Conducting the orchestra as Pope Francis enters is Texas Tech University's Director of Orchestral Studies Lanfranco Marcelletti Jr. He marks time with his baton, leading the musicians through the overture from Handel's “Messiah.”
The orchestra is composed of musicians from different countries. At many stands, Ukrainians and Russians sit side by side.
From the first rehearsal of the week, the group set out to see if they could prove the slogan of the concert.
In art, there is no war.
An Inconceivable Image
Before Marcelletti came to Texas Tech in 2022, he conducted orchestras in Brazil, the U.S. and Mexico. He was living in Aguascalientes, Mexico, when the opportunity at Texas Tech arose.

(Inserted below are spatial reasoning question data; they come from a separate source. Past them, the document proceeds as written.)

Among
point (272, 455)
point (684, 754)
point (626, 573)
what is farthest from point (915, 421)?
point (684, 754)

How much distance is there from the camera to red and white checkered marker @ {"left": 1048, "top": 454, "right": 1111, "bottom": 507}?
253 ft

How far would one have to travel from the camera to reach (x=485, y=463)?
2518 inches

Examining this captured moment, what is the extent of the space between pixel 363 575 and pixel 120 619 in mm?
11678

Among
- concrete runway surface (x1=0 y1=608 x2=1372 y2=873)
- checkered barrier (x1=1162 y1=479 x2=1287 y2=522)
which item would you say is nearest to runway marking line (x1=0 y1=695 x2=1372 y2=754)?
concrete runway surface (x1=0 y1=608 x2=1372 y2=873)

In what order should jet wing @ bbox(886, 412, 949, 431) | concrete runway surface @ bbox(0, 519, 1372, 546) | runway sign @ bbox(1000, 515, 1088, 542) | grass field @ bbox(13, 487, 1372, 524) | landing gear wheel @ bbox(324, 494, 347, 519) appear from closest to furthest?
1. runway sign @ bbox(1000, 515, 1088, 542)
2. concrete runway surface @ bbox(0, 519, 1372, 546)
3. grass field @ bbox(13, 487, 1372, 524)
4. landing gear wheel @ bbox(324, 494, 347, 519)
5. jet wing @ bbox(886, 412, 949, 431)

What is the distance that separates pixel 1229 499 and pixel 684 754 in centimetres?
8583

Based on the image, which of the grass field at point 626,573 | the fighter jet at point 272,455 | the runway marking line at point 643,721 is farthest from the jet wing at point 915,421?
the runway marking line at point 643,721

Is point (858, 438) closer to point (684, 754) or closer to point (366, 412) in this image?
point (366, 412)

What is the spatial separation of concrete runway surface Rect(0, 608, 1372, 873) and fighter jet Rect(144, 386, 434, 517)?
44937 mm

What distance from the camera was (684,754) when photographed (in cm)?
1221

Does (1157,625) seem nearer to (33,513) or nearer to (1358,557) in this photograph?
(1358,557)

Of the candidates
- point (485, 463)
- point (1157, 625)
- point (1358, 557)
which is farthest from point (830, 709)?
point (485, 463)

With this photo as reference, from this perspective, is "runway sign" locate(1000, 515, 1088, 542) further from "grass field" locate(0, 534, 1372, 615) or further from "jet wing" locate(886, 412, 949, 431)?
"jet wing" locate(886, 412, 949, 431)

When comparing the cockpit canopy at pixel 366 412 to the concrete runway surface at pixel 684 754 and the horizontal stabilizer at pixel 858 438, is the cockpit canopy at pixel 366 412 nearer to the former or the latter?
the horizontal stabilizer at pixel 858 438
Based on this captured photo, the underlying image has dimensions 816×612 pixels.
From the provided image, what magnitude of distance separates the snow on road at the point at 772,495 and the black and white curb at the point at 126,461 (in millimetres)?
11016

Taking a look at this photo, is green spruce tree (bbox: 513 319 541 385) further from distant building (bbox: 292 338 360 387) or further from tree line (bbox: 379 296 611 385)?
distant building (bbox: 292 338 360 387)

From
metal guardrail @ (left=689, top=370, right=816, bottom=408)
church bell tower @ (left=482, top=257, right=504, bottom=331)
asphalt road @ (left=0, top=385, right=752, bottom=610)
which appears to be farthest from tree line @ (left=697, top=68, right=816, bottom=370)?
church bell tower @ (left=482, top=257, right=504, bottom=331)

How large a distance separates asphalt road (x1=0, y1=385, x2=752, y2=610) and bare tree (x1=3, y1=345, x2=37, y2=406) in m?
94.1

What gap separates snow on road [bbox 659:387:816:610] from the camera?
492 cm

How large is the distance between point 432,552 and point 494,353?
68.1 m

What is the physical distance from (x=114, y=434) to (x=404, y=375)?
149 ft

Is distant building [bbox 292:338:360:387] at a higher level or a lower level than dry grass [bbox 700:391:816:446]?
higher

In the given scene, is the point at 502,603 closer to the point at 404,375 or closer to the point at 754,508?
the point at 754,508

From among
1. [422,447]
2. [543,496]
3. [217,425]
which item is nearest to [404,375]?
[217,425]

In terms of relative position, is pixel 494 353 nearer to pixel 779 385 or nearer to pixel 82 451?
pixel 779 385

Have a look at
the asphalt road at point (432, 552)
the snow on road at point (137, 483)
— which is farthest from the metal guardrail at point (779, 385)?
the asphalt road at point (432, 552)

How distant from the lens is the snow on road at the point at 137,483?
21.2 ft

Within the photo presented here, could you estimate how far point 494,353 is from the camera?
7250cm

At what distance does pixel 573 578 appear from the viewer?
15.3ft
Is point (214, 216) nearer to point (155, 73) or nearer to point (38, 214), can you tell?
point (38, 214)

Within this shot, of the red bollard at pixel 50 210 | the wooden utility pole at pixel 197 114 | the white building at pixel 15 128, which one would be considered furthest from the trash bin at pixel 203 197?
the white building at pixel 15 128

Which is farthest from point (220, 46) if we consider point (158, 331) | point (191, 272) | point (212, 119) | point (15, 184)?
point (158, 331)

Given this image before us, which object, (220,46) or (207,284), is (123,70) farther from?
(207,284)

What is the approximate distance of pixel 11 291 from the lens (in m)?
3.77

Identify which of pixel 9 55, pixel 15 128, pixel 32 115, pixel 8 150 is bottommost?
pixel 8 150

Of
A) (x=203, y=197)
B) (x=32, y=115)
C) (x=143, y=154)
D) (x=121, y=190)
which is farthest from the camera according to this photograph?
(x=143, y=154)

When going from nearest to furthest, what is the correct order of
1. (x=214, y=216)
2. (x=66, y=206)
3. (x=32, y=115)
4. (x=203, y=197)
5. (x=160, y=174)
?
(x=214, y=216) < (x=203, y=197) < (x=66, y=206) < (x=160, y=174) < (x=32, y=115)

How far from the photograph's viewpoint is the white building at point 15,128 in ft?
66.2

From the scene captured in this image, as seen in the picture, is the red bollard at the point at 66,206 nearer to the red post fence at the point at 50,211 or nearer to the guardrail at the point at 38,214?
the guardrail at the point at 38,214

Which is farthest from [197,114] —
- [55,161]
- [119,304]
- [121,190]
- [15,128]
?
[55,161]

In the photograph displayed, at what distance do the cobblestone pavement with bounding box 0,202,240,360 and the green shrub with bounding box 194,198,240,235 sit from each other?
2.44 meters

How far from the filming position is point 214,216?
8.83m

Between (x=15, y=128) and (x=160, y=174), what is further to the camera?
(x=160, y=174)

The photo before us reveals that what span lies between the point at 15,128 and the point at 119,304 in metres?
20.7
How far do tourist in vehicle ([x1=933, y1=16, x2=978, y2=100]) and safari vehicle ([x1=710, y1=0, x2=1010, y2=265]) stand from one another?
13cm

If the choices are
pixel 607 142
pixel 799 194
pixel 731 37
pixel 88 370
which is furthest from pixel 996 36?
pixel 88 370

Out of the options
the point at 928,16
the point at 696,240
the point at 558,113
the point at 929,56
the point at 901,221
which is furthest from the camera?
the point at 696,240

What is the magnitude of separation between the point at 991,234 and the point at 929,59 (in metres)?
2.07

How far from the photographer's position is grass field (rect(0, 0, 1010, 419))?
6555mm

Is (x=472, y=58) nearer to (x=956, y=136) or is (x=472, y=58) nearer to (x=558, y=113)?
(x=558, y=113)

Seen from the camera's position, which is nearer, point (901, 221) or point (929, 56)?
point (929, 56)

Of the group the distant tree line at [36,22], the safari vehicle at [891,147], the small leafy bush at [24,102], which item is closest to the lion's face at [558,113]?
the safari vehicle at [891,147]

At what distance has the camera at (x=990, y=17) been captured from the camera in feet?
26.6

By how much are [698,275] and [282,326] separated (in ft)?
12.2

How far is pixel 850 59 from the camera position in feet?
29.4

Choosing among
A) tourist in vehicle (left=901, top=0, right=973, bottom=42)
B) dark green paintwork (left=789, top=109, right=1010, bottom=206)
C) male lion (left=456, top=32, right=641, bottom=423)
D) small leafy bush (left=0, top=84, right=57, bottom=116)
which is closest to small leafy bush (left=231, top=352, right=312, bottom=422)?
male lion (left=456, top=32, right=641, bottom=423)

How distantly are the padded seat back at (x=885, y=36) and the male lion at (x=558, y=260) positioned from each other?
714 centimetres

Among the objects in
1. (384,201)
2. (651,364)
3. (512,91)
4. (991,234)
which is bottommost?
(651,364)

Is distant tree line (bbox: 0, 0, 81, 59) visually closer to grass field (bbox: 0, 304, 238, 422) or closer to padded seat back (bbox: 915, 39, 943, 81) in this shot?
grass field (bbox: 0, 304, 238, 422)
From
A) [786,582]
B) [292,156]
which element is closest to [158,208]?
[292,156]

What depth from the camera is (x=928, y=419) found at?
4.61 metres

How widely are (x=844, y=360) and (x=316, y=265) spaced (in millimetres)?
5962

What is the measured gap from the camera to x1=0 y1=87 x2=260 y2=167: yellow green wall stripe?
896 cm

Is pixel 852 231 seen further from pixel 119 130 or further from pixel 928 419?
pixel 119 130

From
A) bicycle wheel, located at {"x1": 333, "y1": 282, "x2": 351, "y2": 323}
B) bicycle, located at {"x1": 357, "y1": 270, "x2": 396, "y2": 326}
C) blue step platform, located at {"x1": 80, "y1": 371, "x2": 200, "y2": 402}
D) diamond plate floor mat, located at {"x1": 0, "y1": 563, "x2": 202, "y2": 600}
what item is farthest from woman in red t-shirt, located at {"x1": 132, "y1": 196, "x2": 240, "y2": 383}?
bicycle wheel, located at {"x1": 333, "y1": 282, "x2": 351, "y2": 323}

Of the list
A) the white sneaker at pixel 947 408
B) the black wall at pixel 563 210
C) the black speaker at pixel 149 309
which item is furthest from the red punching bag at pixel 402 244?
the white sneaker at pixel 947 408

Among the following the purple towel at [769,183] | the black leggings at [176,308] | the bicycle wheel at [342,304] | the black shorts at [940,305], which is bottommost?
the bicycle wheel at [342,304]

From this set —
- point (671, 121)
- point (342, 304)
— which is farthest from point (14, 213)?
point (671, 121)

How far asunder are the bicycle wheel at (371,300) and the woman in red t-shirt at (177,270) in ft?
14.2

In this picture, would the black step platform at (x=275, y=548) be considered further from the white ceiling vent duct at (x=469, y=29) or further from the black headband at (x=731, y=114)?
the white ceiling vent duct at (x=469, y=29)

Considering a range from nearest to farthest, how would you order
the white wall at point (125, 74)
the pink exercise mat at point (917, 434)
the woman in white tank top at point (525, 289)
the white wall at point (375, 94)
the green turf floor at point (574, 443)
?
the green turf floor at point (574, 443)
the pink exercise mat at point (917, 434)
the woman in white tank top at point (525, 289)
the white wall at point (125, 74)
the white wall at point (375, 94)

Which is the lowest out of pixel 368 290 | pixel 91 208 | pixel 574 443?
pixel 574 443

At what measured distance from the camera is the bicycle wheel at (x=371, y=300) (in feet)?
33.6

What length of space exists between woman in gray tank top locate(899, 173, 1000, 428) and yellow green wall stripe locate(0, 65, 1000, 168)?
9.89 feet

Torn with both love for living in Latin America and curiosity about the program in the J.T. & Margaret Talkington College of Visual & Performing Arts, he decided to make Lubbock his new home. As he started his tenure at Texas Tech, Marcelletti also accepted the role of music director for the Recife Symphony Orchestra, in his hometown.
He splits his time between the two.
“A part of my heart will always be in Brazil,” Marcelletti said.
The conductor's mother is Brazilian, his father is Italian – making Marcelletti's second language Italian, although he is fluent in six.
One of the experiences in Brazil that Marcelletti holds most dear is his time working with Orquestra Criança Cidadã. He oversaw this program from 2011-2012 and again from 2020-2021, connecting children living in violence and poverty with a free music program.
Housed in a military base for safety, children spend time in lessons and rehearsals.
“I learned more from those children than they ever learned from me,” Marcelletti said.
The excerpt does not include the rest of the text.